The total investment approved for improving the campus is $41 million.
According to UVMC Chief Executive Officer Gwen Matthews, “This is a significant investment by Adventist Health and demonstrates their commitment to our community.”
UVMC is the only hospital in Lake and Mendocino counties not limited to 25 beds, providing a depth and breadth of specialists and services that support Ukiah and surrounding communities.

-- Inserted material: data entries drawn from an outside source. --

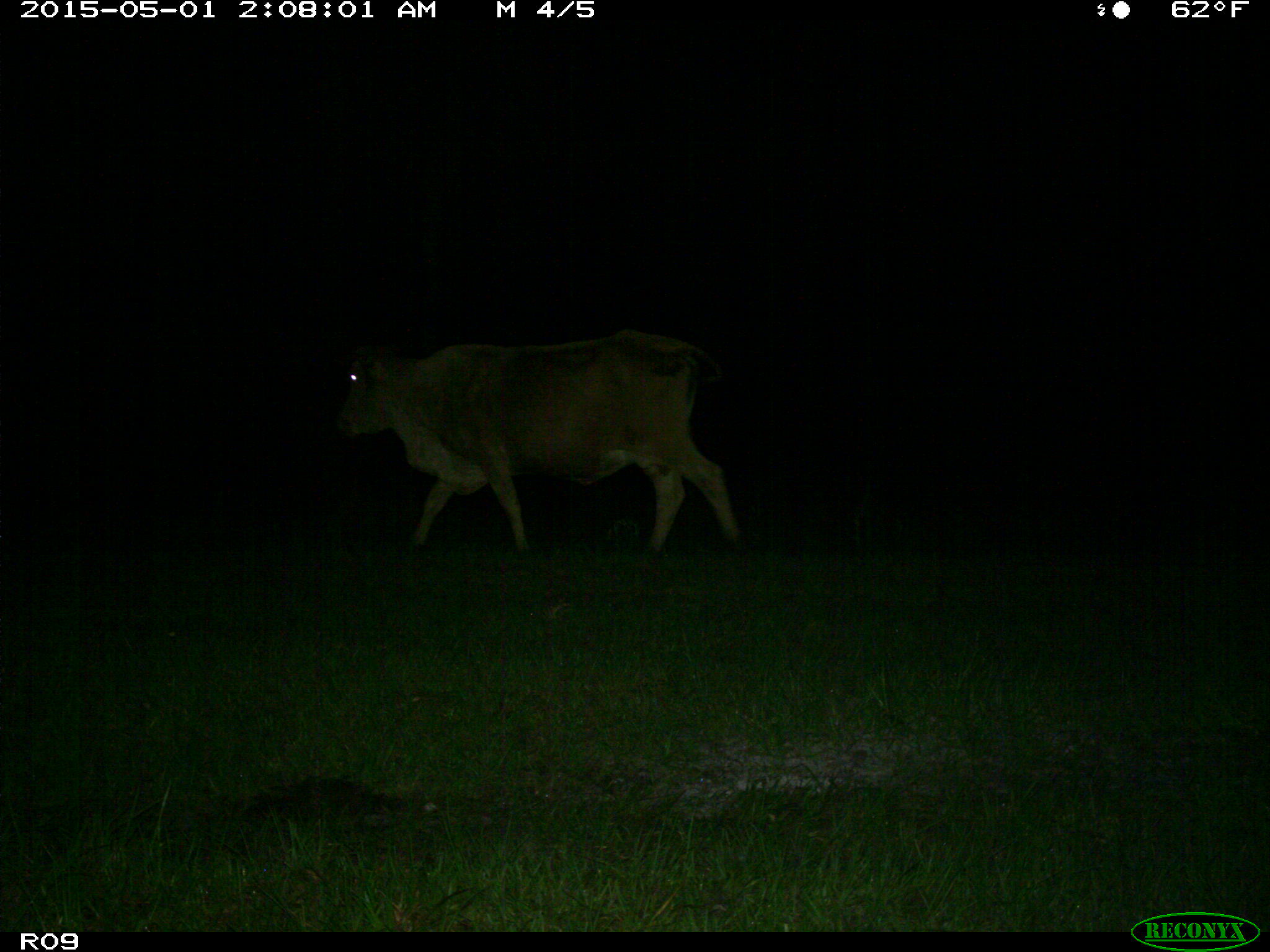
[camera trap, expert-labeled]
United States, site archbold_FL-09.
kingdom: Animalia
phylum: Chordata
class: Mammalia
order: Artiodactyla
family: Bovidae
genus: Bos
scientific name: Bos taurus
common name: domestic cow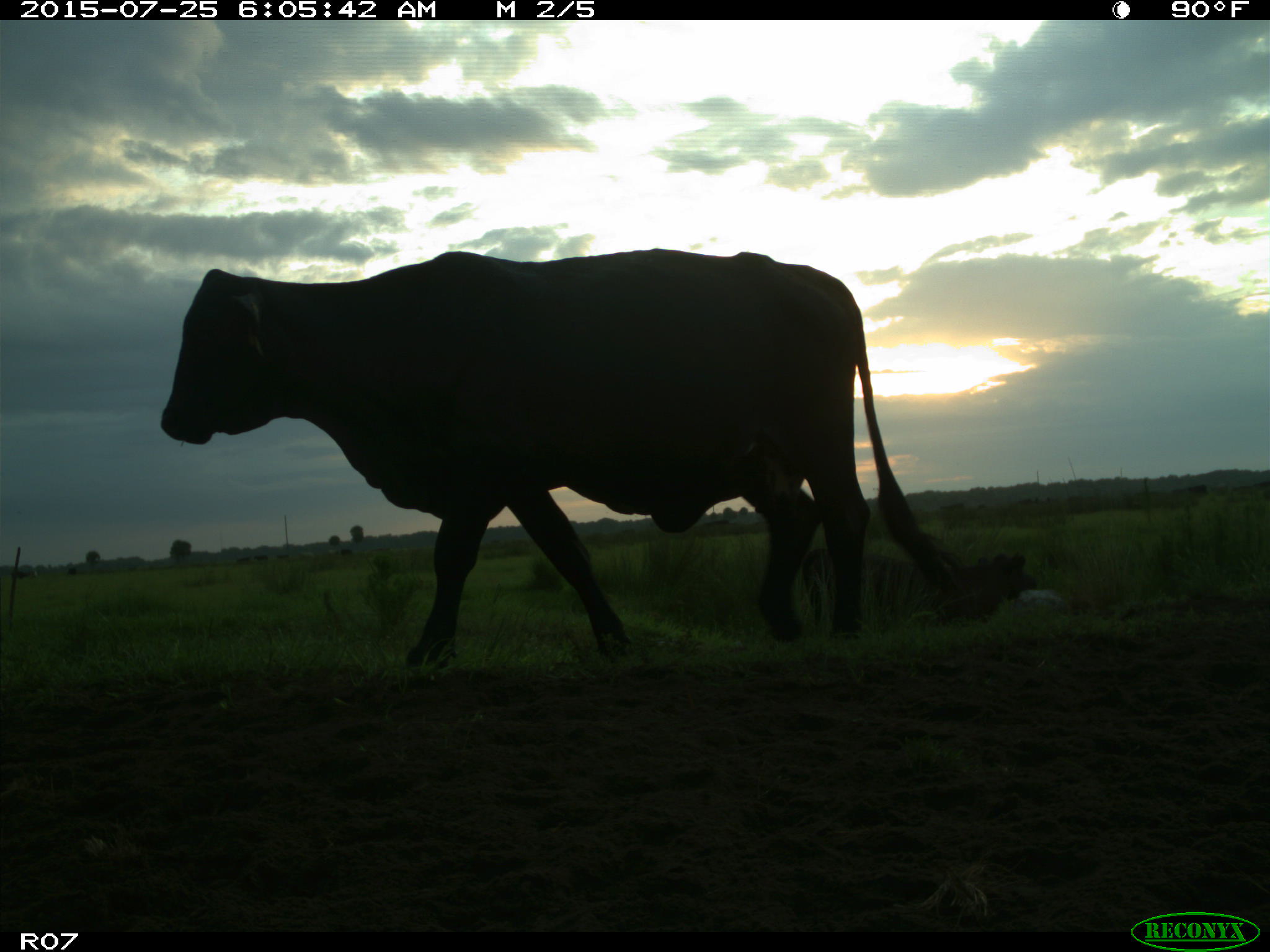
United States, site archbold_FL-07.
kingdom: Animalia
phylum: Chordata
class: Mammalia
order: Artiodactyla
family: Bovidae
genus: Bos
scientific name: Bos taurus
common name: domestic cow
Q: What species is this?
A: Bos taurus (domestic cow).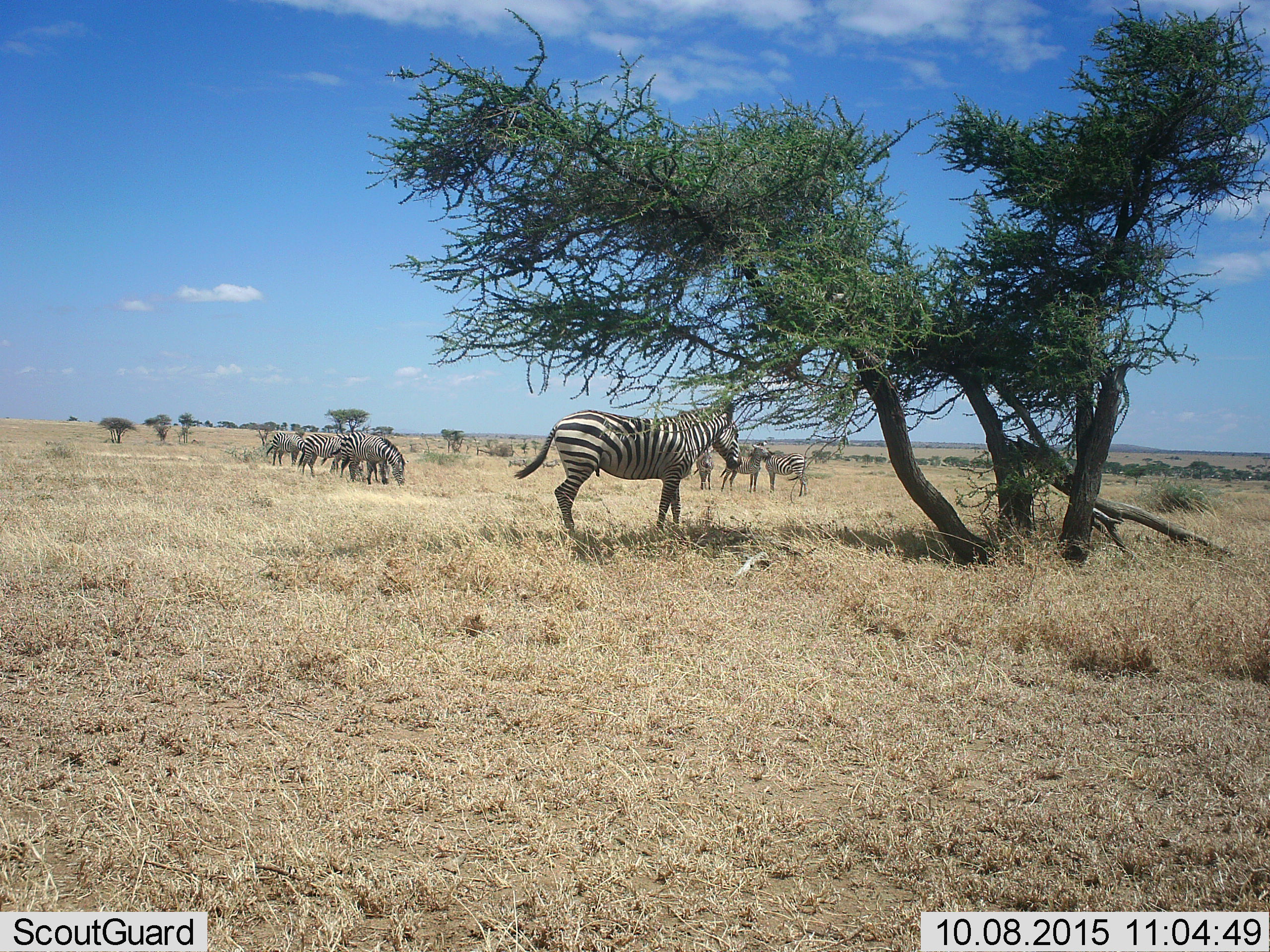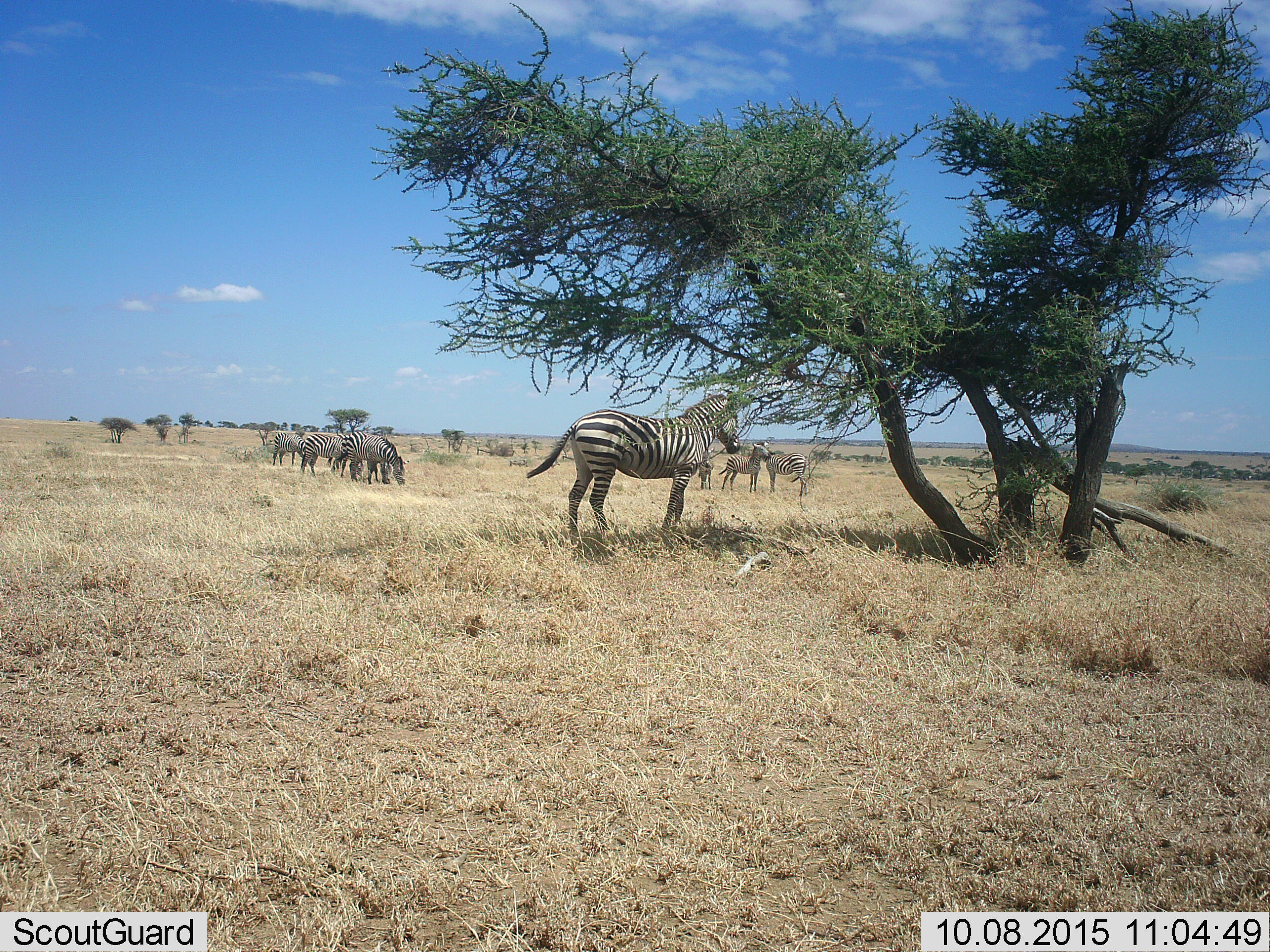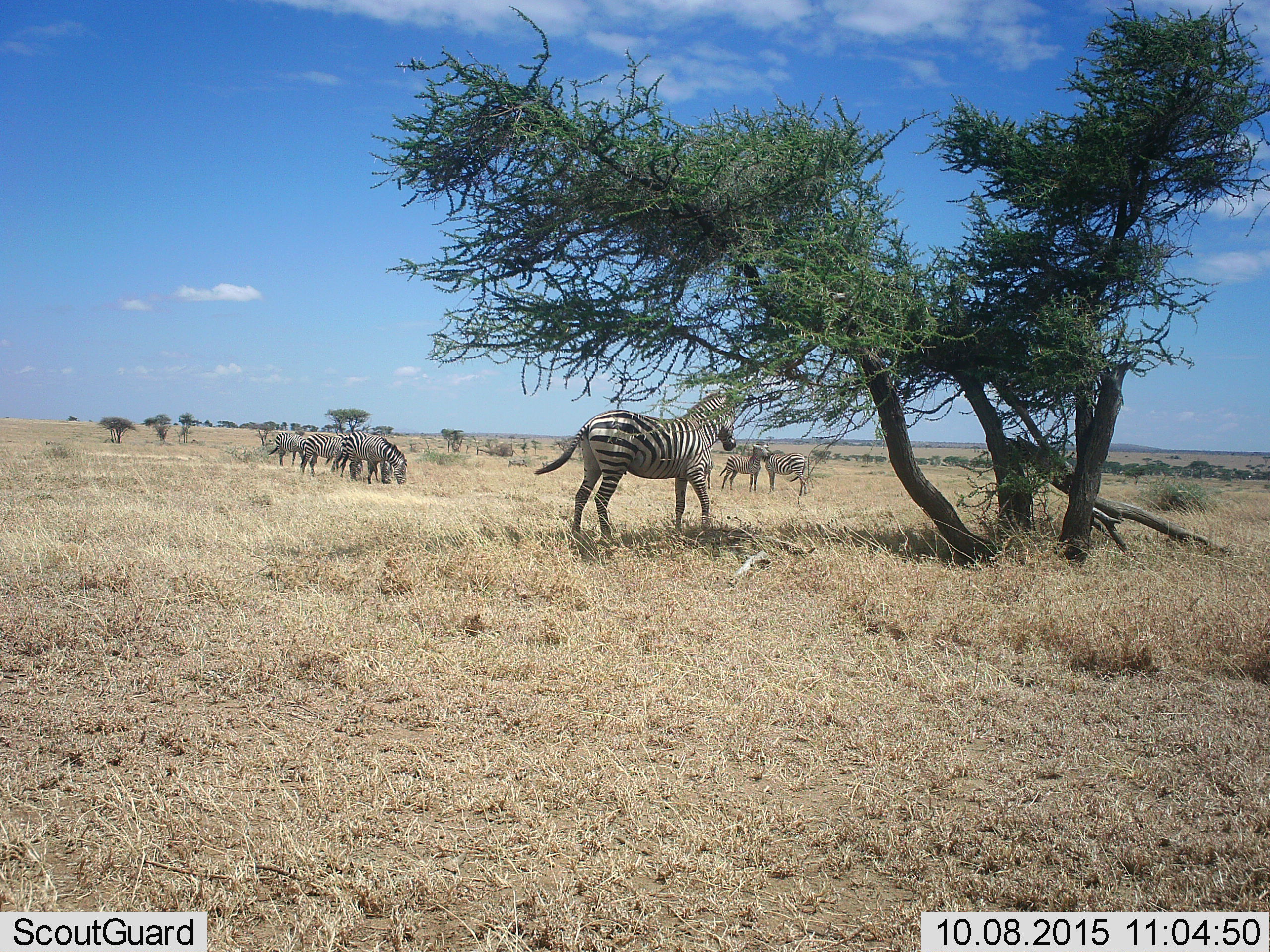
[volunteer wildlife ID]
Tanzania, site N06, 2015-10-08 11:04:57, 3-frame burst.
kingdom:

Matthews confirmed, “Last year we successfully recruited nine physicians to our community, with more to come this year, and developed new services such as the Advanced Wound Center, with its hyperbaric treatment chambers, to meet the needs of our community.”
The ER includes dedicated trauma rooms as part of the expansion, as UVMC seeks to advance its current trauma designation from Trauma Level IV to a Trauma Level III.
“Level III designation will allow us to provide services to higher acuity trauma patients,” said Matthews.
UVMC has the only trauma center in Mendocino County.
In addition to the funding from AH, Ukiah community members are making a significant investment in the expansion project.
“Our capital campaign goal is $4 million,” said Allyne Brown, director of philanthropy at UVMC. “Our generous community has invested $2.6 million to date, including $1.2 million contributed by UVMC physicians and employees.”
Groundbreaking for construction on the campus is scheduled for early summer of 2013.